Я тоже выставляю усиленные караулы, а остальным приказываю ложиться спать. У нас был тяжелый переход, устали, отдыхаем. Только четвертый батальон не спит. По сведениям местных жителей река Аа сейчас маловодна и возле города не глубока, можно перейти вброд. Что и делают драгуны четвертого батальона после восхода луны. Сначала переправляются на противоположный берег вдали от городка, а потом в обратном направлении, но уже в него. Укреплений со стороны реки нет, если не считать стены домов, высокие кирпичные заборы и небольшие завалы из бревен и пустых бочек на улицах. Караулы там стояли, как догадываюсь, из местных жителей, которые отнеслись к этой обязанности без должного старания.
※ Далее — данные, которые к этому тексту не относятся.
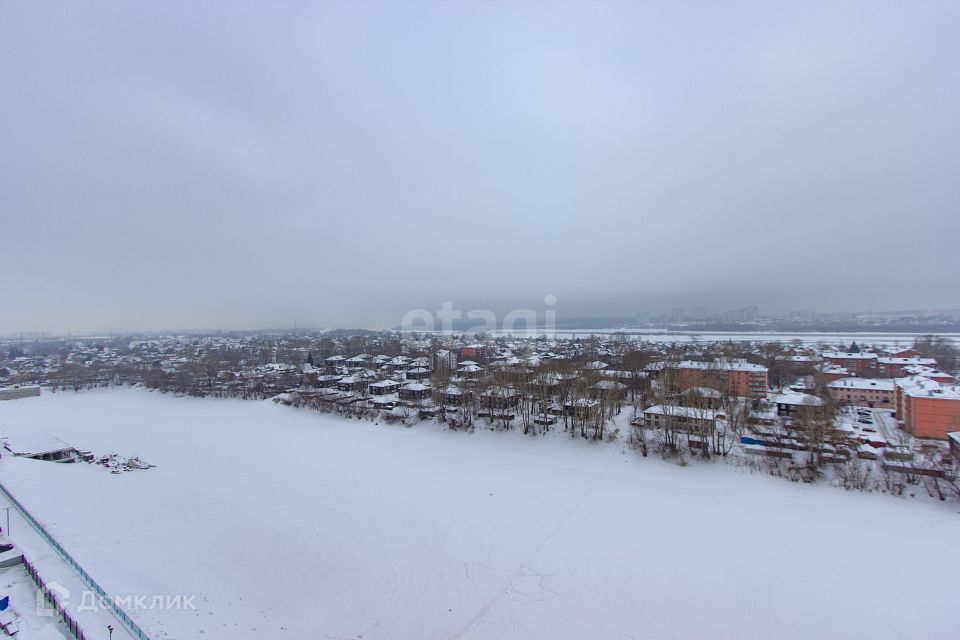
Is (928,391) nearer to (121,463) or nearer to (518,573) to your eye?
(518,573)

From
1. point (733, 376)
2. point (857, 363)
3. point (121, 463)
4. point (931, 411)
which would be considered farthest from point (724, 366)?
point (121, 463)

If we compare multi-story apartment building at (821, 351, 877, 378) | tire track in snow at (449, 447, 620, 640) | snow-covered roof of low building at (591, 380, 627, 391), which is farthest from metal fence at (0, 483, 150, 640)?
multi-story apartment building at (821, 351, 877, 378)

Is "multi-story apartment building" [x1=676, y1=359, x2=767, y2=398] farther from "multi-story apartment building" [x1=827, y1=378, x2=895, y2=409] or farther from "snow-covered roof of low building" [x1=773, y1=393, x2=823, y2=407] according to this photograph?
"multi-story apartment building" [x1=827, y1=378, x2=895, y2=409]

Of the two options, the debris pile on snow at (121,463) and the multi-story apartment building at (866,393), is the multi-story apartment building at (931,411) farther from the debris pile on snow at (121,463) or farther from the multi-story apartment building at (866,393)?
the debris pile on snow at (121,463)

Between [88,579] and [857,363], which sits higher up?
[88,579]

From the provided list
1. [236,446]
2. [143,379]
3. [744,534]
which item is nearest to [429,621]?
[744,534]

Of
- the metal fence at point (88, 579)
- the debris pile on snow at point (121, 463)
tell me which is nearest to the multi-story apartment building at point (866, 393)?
the metal fence at point (88, 579)
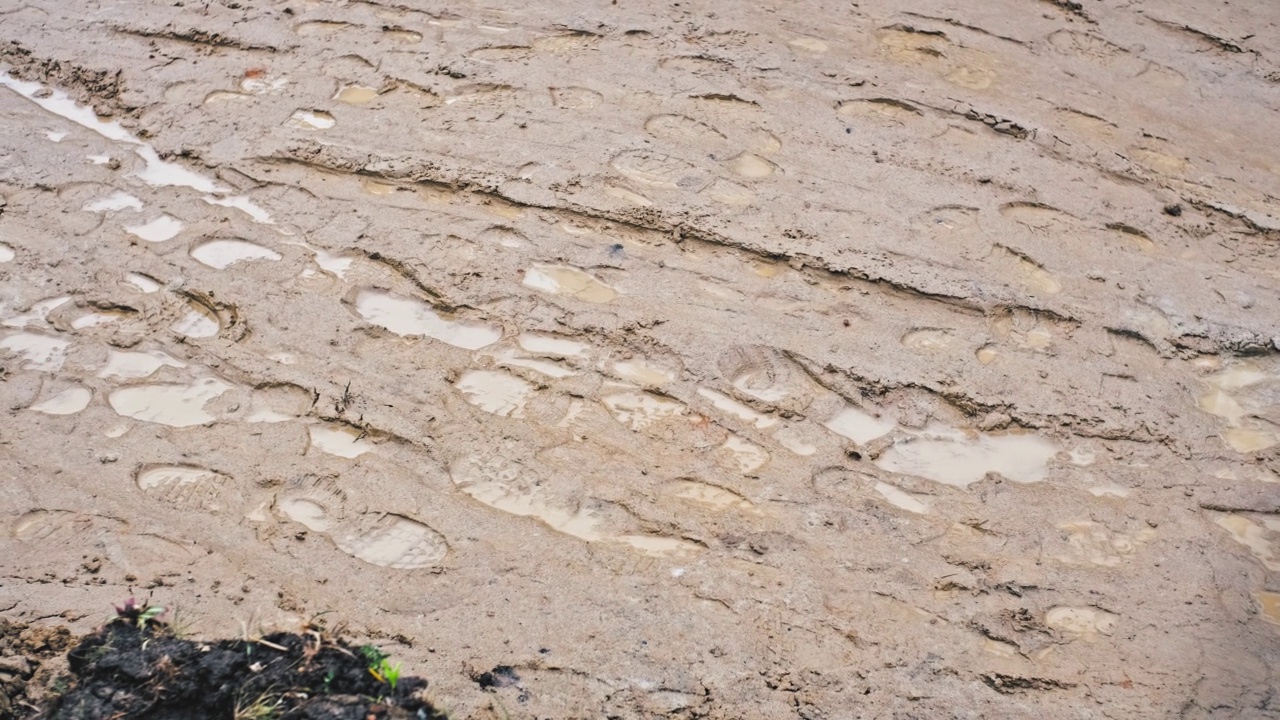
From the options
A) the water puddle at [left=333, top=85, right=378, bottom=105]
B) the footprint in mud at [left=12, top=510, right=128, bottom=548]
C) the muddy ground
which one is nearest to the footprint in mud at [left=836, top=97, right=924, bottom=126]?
the muddy ground

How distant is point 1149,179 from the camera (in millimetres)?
3133

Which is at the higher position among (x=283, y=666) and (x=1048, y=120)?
(x=1048, y=120)

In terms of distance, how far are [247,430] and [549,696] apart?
3.02ft

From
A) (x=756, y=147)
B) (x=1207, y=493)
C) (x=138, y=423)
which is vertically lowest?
(x=138, y=423)

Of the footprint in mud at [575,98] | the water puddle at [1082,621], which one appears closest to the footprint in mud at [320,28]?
the footprint in mud at [575,98]

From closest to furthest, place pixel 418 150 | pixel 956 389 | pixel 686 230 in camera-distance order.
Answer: pixel 956 389, pixel 686 230, pixel 418 150

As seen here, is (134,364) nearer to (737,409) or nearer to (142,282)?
(142,282)

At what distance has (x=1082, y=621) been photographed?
6.79 ft

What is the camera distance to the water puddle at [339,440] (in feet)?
7.50

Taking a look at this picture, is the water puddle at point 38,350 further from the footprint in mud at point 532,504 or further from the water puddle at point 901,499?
the water puddle at point 901,499

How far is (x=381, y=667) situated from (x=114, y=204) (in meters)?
1.72

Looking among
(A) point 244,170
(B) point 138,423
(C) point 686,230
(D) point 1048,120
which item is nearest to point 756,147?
(C) point 686,230

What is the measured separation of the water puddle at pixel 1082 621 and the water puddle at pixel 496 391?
3.74 feet

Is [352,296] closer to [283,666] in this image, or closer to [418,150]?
[418,150]
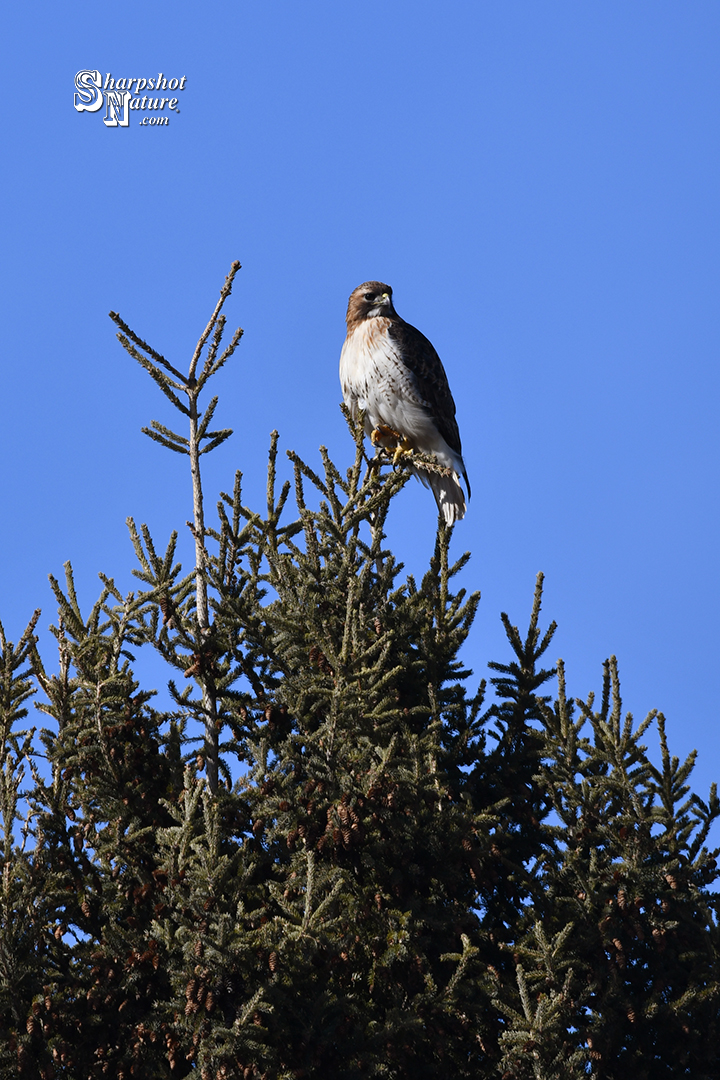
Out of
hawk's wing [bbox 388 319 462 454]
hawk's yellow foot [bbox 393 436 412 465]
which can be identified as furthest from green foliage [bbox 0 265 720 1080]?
hawk's wing [bbox 388 319 462 454]

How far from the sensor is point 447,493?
9.73m

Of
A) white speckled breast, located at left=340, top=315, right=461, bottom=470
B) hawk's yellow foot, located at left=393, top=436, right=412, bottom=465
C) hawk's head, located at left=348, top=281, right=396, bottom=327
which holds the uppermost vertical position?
hawk's head, located at left=348, top=281, right=396, bottom=327

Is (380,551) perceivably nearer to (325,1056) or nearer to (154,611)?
(154,611)

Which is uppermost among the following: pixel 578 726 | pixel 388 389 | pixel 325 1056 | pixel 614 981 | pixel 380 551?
pixel 388 389

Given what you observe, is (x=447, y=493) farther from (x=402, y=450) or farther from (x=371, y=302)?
(x=371, y=302)

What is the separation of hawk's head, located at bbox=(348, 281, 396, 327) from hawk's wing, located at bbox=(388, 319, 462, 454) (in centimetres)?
20

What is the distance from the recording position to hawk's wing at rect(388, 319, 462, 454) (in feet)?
30.7

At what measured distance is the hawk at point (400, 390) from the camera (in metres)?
9.17

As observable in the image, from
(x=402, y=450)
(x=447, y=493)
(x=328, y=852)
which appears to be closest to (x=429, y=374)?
(x=402, y=450)

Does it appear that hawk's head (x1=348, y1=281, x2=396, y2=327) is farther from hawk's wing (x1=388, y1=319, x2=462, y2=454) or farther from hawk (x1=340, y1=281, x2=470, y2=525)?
hawk's wing (x1=388, y1=319, x2=462, y2=454)

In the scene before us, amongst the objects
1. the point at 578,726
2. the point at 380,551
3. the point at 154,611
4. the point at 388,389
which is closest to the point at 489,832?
the point at 578,726

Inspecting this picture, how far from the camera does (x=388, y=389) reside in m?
9.11

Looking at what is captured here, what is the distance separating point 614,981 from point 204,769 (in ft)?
7.07

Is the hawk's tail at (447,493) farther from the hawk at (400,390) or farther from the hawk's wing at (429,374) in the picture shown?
the hawk's wing at (429,374)
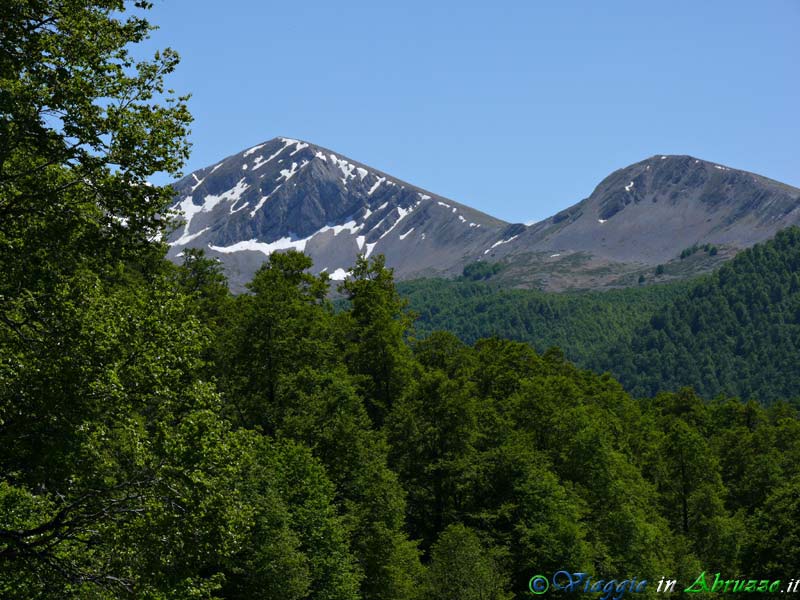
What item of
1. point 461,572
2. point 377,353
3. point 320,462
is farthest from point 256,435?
point 377,353

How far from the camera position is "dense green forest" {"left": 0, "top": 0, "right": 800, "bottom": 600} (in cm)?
1634

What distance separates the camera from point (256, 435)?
39.3 meters

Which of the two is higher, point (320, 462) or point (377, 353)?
point (377, 353)

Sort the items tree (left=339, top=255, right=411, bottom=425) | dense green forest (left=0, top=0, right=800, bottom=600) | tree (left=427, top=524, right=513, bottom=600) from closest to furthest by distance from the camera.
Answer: dense green forest (left=0, top=0, right=800, bottom=600) → tree (left=427, top=524, right=513, bottom=600) → tree (left=339, top=255, right=411, bottom=425)

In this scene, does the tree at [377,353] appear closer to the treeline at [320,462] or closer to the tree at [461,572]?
the treeline at [320,462]

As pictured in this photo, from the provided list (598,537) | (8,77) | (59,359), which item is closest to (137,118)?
(8,77)

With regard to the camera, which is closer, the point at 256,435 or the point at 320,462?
the point at 256,435

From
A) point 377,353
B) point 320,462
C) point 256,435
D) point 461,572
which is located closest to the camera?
point 256,435

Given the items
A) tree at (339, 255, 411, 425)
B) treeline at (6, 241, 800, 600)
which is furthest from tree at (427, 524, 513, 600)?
tree at (339, 255, 411, 425)

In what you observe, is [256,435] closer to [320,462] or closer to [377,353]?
[320,462]

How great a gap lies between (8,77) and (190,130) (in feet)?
11.9

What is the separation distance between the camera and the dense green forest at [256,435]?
53.6 ft

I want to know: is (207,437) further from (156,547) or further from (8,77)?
(8,77)

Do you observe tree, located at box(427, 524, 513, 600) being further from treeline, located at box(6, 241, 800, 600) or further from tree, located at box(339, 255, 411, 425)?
tree, located at box(339, 255, 411, 425)
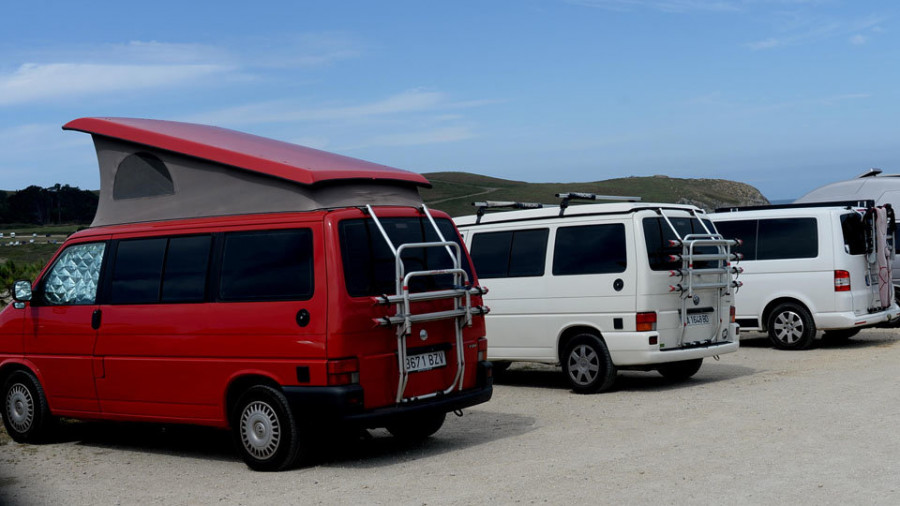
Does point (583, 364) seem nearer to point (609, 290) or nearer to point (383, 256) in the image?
point (609, 290)

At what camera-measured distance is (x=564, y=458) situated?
26.7 ft

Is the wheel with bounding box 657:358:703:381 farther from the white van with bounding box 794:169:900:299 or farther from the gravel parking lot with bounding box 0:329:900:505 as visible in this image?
the white van with bounding box 794:169:900:299

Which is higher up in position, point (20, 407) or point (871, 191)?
point (871, 191)

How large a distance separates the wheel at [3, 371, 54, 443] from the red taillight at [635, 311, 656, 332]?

Моих драгунов заметили, когда те уже выходили из реки, мокрые по грудь, держа над головой фузеи с примкнутыми штыками и подсумки. Услышав там крики, я приказываю горнисту трубить атаку. Вроде бы спящий лагерь мигом просыпается и начинает шумно двигаться к валам и стрелять в ту сторону. Грохочут наши пушки, нацеленные днем на ворота. Пусть полковник Брант угадает, где у нас главный удар, а где отвлекающий. Он ведь предполагал, что все будет по-честному, что мы действительно будем осаждать по всем правилам осадной науки, и полковник со своим гарнизоном покажет нам, как надо держать оборону, пока не подоспеет помощь. А тут такая подляна! Судя по шумам в городе, четвертый батальон уже дерется на его улицах. Стрельба с валов ослабевает. Видимо, солдат перебрасывают внутрь города.

— Второй сигнал атаки! — командую я горнисту.

Теперь уже первые три батальона идут в атаку всерьез. По заготовленным мосткам перебираются через ров и карабкаются на валы. Вспышки выстрелов из шведских пушек и мушкетов высвечивают моих драгунов, которые предпочитают орудовать штыками. На валах перестают стрелять, звуки боя удаляются вглубь города. Рижские ворота распахиваются, падает подъемный мост.

Я на коне въезжаю в Вольмар. Жаль, что конь не белый, но, уверен, если об этом эпизоде Северной войны когда-нибудь снимут фильм, главный герой въедет именно на таком. В городе еще стреляют, но все реже и реже. На брусчатой мостовой лежат трупы шведских солдат и мужчин не в форме, наверное, ополченцев. Кирпичные двух-трехэтажные дома по обе стороны улицы кажутся в темноте черными. Судя по крикам и плачу, в них уже орудуют драгуны. До утра город в их полном распоряжении. Я ничего не увижу в темноте. На центральной площади лютеранская кирха из темного, наверное, красного кирпича. Колокольня и пристройки к ней выкрашены в белый цвет. Крыша черепичная и более темная, скорее-всего, коричневая. Колокольня с башенкой наверху. Башенка была выше валов, поэтому днем разглядел, что зеленого цвета. Наверное, крыта позеленевшими от времени медными листами.

— Напомни утром, чтобы забрали с колокольни не только колокола, но и ободрали медные листы с башенки, — говорю я адъютанту.

— Так точно, господин полковник! — рявкает поручик Поленов, который никак не запомнит, что я не глухой.